▶ Aufgabe
Im Text über das SchwuZ heißt der erste Besuch von Florian Winkler-Ohm „folgenreich“. Erkläre in ein bis drei Sätzen, warum.

▶ Seitentext
====

Berliner Club SchwuZ wird 40: Politik, Kommerz und ganz viel Glitzer
Die Szene-Institution hat sich seit den Anfängen als „Schwulenzentrum“ verändert: Früher stieß sie Debatten an, heute wird sie bisweilen von diesen eingeholt.
An sein erstes Mal im SchwuZ kann sich Florian Winkler-Ohm noch gut erinnern: „Es war Ende der 90er Jahre, bei einem meiner ersten Besuche in Berlin.“ Damals wohnte der heute 38-Jährige im bayerischen Augsburg und besuchte Freunde in der Hauptstadt. „Die sagten: Wir gehen jetzt in so ’nen Kellerclub, der ist ganz in!“ Das SchwuZ war damals noch am Mehringdamm: „Ich kam mir vor wie eine Ölsardine: Es war eng, aber es war eine wahnsinnig gute Stimmung!“
Es war ein folgenreicher erster Besuch damals: Heute ist Florian Winkler-Ohm einer von zwei Geschäftsführern des SchwuZ.

====

▶ Angezeigte Zeilen

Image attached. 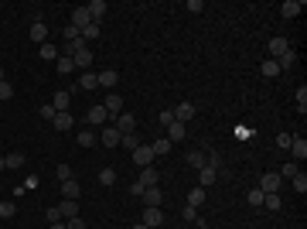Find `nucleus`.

====

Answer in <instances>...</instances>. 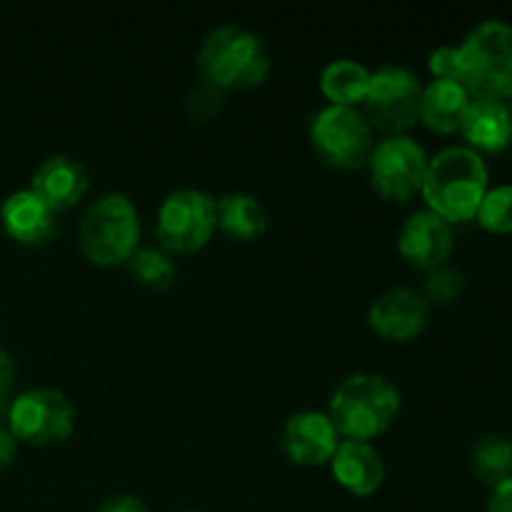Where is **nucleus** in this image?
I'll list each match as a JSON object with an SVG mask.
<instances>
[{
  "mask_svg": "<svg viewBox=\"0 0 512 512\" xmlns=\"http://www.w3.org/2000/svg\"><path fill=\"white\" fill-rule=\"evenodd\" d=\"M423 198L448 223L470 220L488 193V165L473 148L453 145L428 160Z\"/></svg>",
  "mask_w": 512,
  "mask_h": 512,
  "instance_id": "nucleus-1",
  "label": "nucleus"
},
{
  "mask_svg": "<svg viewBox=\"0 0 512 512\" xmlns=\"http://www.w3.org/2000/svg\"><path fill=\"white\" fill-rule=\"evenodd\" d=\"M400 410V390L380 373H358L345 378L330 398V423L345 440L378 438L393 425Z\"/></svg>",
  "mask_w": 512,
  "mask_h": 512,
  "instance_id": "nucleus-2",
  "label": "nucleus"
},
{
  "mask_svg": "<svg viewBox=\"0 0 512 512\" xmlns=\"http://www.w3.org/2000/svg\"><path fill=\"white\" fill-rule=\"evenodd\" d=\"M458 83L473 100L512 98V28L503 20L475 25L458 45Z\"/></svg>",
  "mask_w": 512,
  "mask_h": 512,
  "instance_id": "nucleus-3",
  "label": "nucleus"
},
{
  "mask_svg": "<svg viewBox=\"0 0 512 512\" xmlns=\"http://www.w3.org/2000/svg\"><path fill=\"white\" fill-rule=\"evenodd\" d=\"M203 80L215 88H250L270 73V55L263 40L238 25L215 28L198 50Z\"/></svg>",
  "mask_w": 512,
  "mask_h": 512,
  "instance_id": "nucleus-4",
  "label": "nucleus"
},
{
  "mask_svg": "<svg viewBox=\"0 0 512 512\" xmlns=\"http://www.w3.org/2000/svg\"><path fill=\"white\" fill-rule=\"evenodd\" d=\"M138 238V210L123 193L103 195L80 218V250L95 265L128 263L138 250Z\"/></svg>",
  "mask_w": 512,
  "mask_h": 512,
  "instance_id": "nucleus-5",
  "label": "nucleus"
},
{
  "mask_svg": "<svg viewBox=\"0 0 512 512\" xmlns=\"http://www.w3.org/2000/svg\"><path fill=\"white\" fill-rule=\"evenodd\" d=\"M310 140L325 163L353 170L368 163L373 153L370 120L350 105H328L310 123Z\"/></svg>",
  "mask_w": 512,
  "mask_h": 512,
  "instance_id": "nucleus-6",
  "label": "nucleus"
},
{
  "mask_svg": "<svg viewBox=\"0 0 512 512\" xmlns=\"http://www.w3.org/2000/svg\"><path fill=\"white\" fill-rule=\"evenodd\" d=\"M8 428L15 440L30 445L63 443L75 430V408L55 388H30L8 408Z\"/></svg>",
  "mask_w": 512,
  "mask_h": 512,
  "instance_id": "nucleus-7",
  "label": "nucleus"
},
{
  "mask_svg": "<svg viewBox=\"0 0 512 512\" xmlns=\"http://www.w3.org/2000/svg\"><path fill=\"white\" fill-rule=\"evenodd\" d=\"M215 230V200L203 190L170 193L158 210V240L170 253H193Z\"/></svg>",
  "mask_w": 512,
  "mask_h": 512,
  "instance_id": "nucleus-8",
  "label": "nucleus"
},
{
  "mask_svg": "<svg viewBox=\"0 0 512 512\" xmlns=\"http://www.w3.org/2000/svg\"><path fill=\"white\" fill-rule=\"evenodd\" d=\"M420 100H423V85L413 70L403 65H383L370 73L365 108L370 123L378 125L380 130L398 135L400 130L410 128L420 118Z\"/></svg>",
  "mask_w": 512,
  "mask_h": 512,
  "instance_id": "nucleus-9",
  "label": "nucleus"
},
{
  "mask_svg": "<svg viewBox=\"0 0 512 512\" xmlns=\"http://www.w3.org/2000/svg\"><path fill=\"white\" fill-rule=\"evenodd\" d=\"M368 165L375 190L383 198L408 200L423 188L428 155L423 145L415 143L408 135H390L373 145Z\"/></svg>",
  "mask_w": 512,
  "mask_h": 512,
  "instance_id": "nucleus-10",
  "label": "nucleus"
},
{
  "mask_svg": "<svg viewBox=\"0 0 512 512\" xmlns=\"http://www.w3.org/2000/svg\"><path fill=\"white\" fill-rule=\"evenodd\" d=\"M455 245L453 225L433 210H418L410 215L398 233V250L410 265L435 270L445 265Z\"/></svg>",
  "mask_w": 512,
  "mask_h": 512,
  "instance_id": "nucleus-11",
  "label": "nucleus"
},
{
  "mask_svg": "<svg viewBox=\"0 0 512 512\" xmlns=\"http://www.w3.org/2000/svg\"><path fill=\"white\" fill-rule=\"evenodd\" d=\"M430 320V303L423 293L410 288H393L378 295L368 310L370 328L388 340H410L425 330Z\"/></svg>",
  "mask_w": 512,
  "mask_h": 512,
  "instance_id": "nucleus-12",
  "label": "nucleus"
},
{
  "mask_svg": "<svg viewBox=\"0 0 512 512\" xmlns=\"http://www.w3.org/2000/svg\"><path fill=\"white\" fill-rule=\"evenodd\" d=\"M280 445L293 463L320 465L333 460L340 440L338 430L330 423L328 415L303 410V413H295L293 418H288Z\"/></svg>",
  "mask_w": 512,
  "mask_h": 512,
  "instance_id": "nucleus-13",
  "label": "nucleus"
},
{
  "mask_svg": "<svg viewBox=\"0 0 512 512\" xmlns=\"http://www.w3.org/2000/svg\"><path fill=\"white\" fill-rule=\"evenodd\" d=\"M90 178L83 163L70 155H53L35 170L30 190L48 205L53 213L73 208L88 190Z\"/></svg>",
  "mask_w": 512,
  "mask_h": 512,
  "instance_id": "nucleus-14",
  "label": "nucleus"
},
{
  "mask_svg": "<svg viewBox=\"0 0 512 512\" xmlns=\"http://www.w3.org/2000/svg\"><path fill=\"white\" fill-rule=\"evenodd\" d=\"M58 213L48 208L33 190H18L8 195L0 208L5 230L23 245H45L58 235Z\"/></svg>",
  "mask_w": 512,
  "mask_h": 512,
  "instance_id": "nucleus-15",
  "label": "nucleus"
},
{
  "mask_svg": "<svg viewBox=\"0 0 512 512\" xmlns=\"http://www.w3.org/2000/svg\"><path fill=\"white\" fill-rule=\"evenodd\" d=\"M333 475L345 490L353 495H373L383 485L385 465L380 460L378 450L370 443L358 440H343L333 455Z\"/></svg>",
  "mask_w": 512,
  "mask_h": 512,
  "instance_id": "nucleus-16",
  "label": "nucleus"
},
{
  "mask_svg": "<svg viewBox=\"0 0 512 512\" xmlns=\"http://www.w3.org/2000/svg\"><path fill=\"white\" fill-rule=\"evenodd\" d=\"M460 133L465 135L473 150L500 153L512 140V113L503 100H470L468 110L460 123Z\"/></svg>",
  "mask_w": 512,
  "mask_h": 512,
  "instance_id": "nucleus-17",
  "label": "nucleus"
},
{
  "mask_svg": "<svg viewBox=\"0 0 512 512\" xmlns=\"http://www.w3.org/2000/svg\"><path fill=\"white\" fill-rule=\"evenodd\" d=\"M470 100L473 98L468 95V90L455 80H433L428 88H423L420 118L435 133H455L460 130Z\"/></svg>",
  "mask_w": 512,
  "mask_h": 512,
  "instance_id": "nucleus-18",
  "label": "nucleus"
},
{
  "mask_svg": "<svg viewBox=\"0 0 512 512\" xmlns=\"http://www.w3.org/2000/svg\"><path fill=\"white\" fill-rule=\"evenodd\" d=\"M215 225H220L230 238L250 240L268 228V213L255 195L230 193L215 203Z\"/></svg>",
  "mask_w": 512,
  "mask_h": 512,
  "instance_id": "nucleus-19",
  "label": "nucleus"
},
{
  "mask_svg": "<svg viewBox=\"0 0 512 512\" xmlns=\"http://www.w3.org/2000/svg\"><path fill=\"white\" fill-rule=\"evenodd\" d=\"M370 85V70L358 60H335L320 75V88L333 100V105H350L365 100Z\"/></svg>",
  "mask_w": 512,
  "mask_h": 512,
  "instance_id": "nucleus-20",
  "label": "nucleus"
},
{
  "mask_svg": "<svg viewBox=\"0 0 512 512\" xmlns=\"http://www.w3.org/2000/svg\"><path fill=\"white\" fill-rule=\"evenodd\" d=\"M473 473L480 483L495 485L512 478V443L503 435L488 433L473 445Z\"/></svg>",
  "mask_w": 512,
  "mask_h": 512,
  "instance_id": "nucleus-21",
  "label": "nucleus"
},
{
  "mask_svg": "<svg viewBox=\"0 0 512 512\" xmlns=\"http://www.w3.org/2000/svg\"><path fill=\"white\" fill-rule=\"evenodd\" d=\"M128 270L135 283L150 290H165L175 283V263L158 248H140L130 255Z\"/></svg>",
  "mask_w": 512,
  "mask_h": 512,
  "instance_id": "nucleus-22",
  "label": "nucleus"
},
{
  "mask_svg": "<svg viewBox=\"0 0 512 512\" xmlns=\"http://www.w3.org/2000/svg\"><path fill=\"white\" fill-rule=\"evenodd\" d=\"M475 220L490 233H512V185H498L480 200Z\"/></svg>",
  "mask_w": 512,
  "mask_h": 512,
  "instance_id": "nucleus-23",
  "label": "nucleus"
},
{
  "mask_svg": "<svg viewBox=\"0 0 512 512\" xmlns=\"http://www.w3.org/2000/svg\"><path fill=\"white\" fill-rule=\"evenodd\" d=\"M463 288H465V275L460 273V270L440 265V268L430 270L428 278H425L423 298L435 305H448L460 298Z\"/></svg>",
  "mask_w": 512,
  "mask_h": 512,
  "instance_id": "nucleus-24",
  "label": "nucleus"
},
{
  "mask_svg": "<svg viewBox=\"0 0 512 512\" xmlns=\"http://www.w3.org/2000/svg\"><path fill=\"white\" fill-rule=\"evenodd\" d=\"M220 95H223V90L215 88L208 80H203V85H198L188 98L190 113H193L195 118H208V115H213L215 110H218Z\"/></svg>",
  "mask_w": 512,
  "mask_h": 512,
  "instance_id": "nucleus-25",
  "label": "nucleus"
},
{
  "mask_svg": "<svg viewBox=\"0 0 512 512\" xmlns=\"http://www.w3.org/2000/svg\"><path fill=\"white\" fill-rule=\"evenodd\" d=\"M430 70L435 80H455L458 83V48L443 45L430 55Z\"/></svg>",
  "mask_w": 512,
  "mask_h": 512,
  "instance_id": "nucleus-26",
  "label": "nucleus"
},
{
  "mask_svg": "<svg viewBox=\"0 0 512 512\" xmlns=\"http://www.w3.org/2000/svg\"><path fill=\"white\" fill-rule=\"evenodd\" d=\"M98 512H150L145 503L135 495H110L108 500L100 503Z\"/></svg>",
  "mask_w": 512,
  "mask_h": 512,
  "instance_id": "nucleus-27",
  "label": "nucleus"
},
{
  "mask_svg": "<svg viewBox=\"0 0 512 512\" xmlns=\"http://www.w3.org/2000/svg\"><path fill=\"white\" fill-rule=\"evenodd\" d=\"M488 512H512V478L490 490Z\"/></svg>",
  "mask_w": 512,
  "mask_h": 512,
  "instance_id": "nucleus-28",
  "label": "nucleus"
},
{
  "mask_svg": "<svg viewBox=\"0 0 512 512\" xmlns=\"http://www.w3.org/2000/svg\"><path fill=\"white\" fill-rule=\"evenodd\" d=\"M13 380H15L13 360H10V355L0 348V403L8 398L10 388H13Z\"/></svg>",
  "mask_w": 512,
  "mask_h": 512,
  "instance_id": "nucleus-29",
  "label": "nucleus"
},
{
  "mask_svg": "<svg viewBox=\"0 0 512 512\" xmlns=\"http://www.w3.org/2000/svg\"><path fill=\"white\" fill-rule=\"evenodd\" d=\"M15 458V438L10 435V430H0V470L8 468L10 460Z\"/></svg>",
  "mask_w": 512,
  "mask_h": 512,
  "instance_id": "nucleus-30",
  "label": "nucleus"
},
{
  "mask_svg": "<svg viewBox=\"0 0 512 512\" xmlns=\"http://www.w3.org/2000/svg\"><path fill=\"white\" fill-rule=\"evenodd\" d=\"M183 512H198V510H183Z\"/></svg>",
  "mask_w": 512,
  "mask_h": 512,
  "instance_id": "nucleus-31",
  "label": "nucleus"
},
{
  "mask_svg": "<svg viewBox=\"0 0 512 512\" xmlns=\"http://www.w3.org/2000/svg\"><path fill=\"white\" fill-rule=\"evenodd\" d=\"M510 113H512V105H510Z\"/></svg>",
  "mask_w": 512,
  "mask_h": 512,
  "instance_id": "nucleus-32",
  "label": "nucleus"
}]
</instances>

====

▶ Vollständige Antwort
Der Besuch war folgenreich, weil Florian Winkler-Ohm heute einer von zwei Geschäftsführern des SchwuZ ist. Zum ersten Mal kam er Ende der 90er Jahre dorthin. Damals wohnte er noch in Augsburg und war bei Freunden in Berlin zu Besuch.